Résumé

  • La RFC 9893 est un document IETF sur le chemin Standards Track. Elle définit deux messages DLEP et cinq Data Items réutilisables pour le contrôle par fenêtres de crédit.
  • Le modem fournit l’initialisation, associe la classification aux destinations et accorde les crédits. Le routeur expose son état de fenêtre et peut en demander, mais une demande n’est pas en elle-même une autorisation d’émettre.
  • Pour envoyer, il faut un classificateur correspondant, une fenêtre FID associée, assez de crédits restants et un comptage en octets incluant la surcharge MAC. Sans classificateur générique, un paquet non associé est abandonné.

DLEP organise l’échange de contrôle entre routeur et modem. La RFC 8175 fournit la session de base et la sémantique d’erreur des Data Items. La RFC 9893 ajoute le mécanisme de fenêtre de crédit, tandis que la RFC 9892 fournit la structure de classification TID/FID consommée par ce mécanisme. Un TID relie une classification à une destination ; un FID identifie une fenêtre de crédits. Ces valeurs n’ont de portée que pour le modem qui les émet et des TID qui se chevauchent sont invalides. Elles ne constituent donc pas une nomenclature universelle des files ou des domaines.

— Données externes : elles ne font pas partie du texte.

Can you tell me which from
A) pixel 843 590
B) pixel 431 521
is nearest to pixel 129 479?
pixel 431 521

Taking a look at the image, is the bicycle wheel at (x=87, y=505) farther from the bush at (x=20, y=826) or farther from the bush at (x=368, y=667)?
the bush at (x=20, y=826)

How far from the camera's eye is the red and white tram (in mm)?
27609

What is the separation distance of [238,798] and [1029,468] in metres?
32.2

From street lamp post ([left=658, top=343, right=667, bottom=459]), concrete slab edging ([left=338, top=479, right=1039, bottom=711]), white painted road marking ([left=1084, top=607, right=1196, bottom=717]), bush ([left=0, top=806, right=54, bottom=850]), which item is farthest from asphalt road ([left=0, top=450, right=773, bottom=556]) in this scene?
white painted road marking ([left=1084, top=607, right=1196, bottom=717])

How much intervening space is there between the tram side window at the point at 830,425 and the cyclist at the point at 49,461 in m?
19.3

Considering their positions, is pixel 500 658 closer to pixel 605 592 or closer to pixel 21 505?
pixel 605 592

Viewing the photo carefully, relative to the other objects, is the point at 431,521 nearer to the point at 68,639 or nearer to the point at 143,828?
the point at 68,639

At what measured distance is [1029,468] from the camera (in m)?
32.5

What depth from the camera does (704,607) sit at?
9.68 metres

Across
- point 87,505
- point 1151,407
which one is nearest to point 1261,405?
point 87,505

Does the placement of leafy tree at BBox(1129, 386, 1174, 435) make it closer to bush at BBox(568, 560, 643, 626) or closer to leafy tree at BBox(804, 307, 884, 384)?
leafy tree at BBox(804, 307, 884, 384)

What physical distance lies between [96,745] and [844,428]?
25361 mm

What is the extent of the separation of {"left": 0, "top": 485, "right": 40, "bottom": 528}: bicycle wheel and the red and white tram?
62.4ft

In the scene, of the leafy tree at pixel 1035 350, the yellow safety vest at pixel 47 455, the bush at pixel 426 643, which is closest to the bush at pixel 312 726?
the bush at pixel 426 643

La séquence opérationnelle est stricte. Le modem initialise l’association, associe la classification pertinente et accorde une fenêtre. Le routeur observe l’état et peut demander des crédits. Chaque émetteur ne peut avoir qu’un seul Credit Control Message en attente jusqu’à la réception de la réponse correspondante. Cette règle évite de traiter plusieurs mises à jour non résolues comme une suite de permissions déjà ordonnée. Le crédit est exprimé en octets, pas en paquets, et la surcharge MAC est incluse.

Un paquet dont le comptage dépasserait le crédit disponible de la fenêtre associée ne peut pas être envoyé, même si son seul contenu utile semble tenir.

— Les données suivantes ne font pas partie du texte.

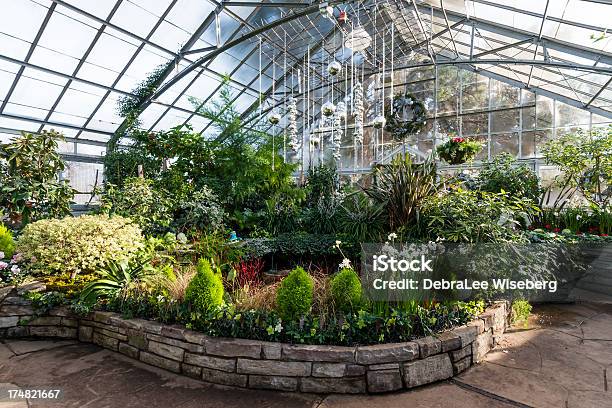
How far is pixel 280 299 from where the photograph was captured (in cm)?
256

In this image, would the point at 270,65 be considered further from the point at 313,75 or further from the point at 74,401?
the point at 74,401

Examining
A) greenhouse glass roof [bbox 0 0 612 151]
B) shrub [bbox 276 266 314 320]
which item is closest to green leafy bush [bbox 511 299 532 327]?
shrub [bbox 276 266 314 320]

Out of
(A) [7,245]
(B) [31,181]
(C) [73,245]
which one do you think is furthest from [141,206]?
(C) [73,245]

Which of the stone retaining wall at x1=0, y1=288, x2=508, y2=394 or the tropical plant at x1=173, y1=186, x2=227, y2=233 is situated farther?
the tropical plant at x1=173, y1=186, x2=227, y2=233

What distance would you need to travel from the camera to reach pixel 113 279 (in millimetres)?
3250

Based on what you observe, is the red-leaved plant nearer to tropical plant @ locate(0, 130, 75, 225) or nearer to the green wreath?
tropical plant @ locate(0, 130, 75, 225)

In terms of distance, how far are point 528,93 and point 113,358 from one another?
39.1ft

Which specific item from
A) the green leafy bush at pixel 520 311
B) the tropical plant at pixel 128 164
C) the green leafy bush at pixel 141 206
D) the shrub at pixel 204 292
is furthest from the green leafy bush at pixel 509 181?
the tropical plant at pixel 128 164

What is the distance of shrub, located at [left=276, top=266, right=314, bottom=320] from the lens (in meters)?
2.52

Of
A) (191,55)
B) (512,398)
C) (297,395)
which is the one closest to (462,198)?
(512,398)

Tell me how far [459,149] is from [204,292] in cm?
436

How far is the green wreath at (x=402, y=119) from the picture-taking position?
5.87m

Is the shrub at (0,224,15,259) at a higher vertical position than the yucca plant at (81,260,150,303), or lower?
higher

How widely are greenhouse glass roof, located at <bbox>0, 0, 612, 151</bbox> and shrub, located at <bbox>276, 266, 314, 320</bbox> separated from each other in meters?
4.20
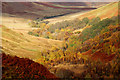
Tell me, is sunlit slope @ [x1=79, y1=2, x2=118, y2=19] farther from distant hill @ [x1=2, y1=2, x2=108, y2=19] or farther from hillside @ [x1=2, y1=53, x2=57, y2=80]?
hillside @ [x1=2, y1=53, x2=57, y2=80]

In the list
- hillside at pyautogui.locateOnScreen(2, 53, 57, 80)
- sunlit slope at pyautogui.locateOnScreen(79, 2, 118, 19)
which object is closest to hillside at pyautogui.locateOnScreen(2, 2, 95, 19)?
sunlit slope at pyautogui.locateOnScreen(79, 2, 118, 19)

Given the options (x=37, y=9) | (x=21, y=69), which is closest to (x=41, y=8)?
(x=37, y=9)

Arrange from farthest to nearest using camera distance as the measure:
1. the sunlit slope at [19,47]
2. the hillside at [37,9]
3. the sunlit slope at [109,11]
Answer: the hillside at [37,9] → the sunlit slope at [109,11] → the sunlit slope at [19,47]

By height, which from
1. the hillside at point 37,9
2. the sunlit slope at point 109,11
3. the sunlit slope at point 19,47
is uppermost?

La fenêtre peut atteindre son maximum configuré : le crédit supplémentaire sature à ce maximum et ne crée pas une permission illimitée. Si le maximum diminue, le modem devrait continuer à traiter les paquets admissibles déjà en vol et retenir de nouveaux crédits jusqu’à ce que la fenêtre concernée soit repassée sous le nouveau maximum. Il s’agit d’une transition d’état du contrôle, non d’une preuve concernant la géométrie d’une file physique. Si aucun classificateur ne correspond et qu’aucun générique n’existe, l’abandon du paquet est la conséquence du protocole ; les sources n’en déduisent pas une politique de déploiement particulière.

Inconnues et limites. Les sources n’établissent ni la fréquence des déploiements ni une amélioration mesurée des performances, et elles ne définissent pas de correspondance universelle entre fenêtres logiques et files physiques. La cadence des accords, la géométrie des files, les seuils de retour arrière et la télémétrie restent des choix d’implémentation ou d’exploitation. Aucune source n’établit une confiance inter-domaines dans DSCP, VLAN ou d’autres marqueurs de classification. L’état de crédit est une permission de transmettre, pas un synonyme de politique de file ou de capacité.

Sources

  • RFC 9893, spécification Standards Track des fenêtres de crédit.
  • RFC 8175, session DLEP de base et sémantique des Data Items.
  • RFC 9892, structure de classification utilisée par la boucle.

Fixtures de vérification

  1. Ajustement exact : configurer une fenêtre TID/FID correspondante avec 1 500 octets restants ; un paquet compté à 1 500, surcharge MAC comprise, peut passer, tandis qu’un paquet compté à 1 501 ne le peut pas.
  2. Aucune correspondance : envoyer un paquet sans classificateur correspondant ni générique ; vérifier son abandon plutôt que l’invention d’une fenêtre par défaut.
  3. Ordre des contrôles : émettre un Credit Control Message, tenter d’en émettre un second avant la réponse et vérifier la règle du message unique en attente.
  4. Réduction et saturation : remplir une fenêtre jusqu’à son maximum, réduire ce maximum alors que du trafic admissible est en vol, puis vérifier qu’aucun nouveau crédit n’est accordé avant le passage sous la nouvelle limite.

Parcours de décision de l’opérateur : vérifier d’abord l’association TID/FID et l’absence de chevauchement des TID ; examiner ensuite l’état, les messages en attente et le comptage en octets ; tester enfin les paquets sans correspondance et les changements de maximum. La décision d’activer une extension ne vient qu’après ces contrôles, avec des éléments de retour arrière distincts des exigences RFC.